André Schah-Sedi, Dr. Michael Nugel
Rz. 361
In der Praxis spielen Abfindungsvergleiche eine Rolle bei Abfindungen bzw. Kapitalisierung für einen künftigen Erwerbsschaden oder bei Ersatz des Schadens für entgangene Dienstleistungen, z.B. der Ehefrau, bzw. des Haushaltsschadens oder des Unterhaltsanspruchs oder des Anspruchs für vermehrte Bedürfnisse. Für das Schmerzensgeld kommt regelmäßig die Vereinbarung eines Kapitalbetrages in Betracht, orientiert an den Erfahrungswerten der maßgebenden Tabellen und vergleichbaren Entscheidungen. Die Gewährung einer Schmerzensgeldrente bildet die unbedingte Ausnahme.
Rz. 362
Ein Abfindungsvergleich ist grds. für beide Seiten verbindlich und Nachforderungen des Geschädigten sind auch bei neuen negativen Entwicklungen grds. ausgeschlossen. Nur in besonderen Ausnahmefällen ist in der Rechtsprechung anerkannt, dass der Haftpflichtversicherer treuwidrig i.S.d. § 242 handelt, wenn er sich auf die Ausschlusswirkung einer solchen Abfindungsvereinbarung beruft. Eine solche unzulässige Rechtsausübung ist nur in besonderen Ausnahmefällen gegeben. Für eine Anpassung nach den Grundsätzen der Störung der Geschäftsgrundlage muss es sich um Verletzungen/Spätschäden handeln, die von den Parteien bei Abschluss des Abfindungsvergleiches weder erwartet worden sind noch erkannt werden konnten. Die Berufung seitens des Schädigers auf den Abfindungsvergleich kann ferner rechtsmissbräuchlich sein, wenn durch den Eintritt der späteren Verletzungen zwischen dem nun bestehenden Schaden und der gezahlten Vergleichssumme ein krasses Missverhältnis besteht. An eine solche "krasse" Äquivalenzstörung werden strenge Anforderungen gestellt. Teilweise wird gefordert, dass der tatsächliche Schaden die Vergleichssumme um ein Zehnfaches übersteigen muss, damit für den Geschädigte ein Festhalten am Abfindungsvergleich eine unzumutbare Härte darstellt. Teilweise ist auch bei einem Anstieg des tatsächlichen Schadens um gut 500 % eine unzumutbare Härte angenommen worden.

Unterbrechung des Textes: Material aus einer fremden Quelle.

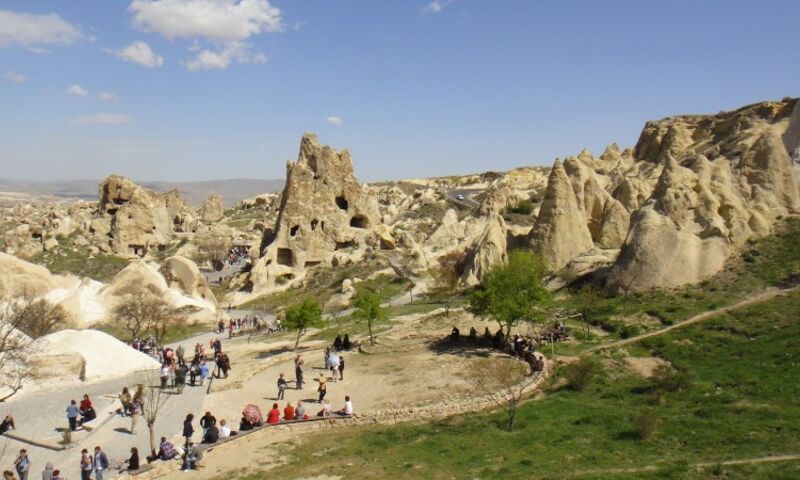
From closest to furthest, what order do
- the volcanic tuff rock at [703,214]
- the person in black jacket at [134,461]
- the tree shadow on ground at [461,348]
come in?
the person in black jacket at [134,461] → the tree shadow on ground at [461,348] → the volcanic tuff rock at [703,214]

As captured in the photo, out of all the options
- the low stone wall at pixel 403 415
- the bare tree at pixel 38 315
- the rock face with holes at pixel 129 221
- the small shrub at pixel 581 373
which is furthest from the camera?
the rock face with holes at pixel 129 221

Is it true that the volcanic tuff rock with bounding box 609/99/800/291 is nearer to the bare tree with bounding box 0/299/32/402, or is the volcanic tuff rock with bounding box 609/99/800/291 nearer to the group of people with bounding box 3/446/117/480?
the group of people with bounding box 3/446/117/480

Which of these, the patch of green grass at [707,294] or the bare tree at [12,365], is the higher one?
the patch of green grass at [707,294]

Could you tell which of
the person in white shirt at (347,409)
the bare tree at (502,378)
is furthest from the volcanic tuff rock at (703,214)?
the person in white shirt at (347,409)

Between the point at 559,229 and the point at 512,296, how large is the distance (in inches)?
471

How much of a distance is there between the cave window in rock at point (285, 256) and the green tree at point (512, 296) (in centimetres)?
2914

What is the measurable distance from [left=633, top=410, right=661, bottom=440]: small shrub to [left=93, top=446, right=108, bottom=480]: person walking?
13.1m

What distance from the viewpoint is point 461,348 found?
26.2 meters

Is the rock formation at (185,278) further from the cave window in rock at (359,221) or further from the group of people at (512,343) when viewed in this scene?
the group of people at (512,343)

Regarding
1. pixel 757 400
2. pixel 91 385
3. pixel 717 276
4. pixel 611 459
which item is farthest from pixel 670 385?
pixel 91 385

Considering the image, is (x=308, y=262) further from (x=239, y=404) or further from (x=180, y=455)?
(x=180, y=455)

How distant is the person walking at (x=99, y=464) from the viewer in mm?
15130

Angesichts dieses besonderen Risikos ist bei einer grundsätzlichen Entscheidung für eine Kapitalisierung ist seitens des Geschädigten bzw. des ihn vertretenden Anwaltes daran zu denken, ob nicht bestimmte mögliche Entwicklungen in Betracht kommen, die nicht endgültig zu übersehen sind, z.B. unvoraussehbare mögliche Verschlechterungen der Gesundheit und risikoreiche Gesundheitsbehandlungen oder Operationen und die mit einem Vorbehalt ausgenommen werden. Möglichst präzise sind die tatsächlichen Voraussetzungen des Vorbehalts zu formulieren. Sofern und soweit steuerliche Konsequenzen einer Kapitalabfindung nicht endgültig beurteilt werden können, sollte ein Vorbehalt in den Abfindungsvereinbarungen aufgenommen werden, wonach evtl. steuerliche Belastungen, die sich aus der Kapitalisierungsvereinbarung ergeben, zusätzlich zu erstatten sind. Besonders zu beachten sind die Auswirkungen bei Inanspruchnahme von Leistungen aus der Pflegeversicherung.
Formulierungsbeispiel
"Die Abfindungsvereinbarung betrifft folgende Ansprüche:"
▪ |
z.B. Erwerbsschaden (…) für die Zeit vom (…) bis (…) |
▪ |
Schmerzensgeld (…) |
▪ |
Unterhaltsansprüche für die Zeit vom (…) bis (…) |
Vorbehalten bleiben folgende Ansprüche:
▪ |
(z.B.) Erwerbsschaden (…) für die Zeit vom (…) bis (…)“ |
▪ |
Ansprüche aus der Verschlimmerung der Beweglichkeit des rechten Armgelenks über den Grad von (…) hinaus.“ |
Rz. 363
Dabei ist darauf zu achten, dass der Anspruch des Geschädigten nicht verjährt. Diesem kann dadurch begegnet werden, dass der VR auf die Einrede der Verjährung verzichtet oder eine Einstandspflicht mit Bindungswirkung eines Feststellungsurteils erklärt. Bei letzterer Erklärung ist die kurze Verjährungspflicht der §§ 197 Abs. 2, 195 BGB von drei Jahren besonders zu berücksichtigen.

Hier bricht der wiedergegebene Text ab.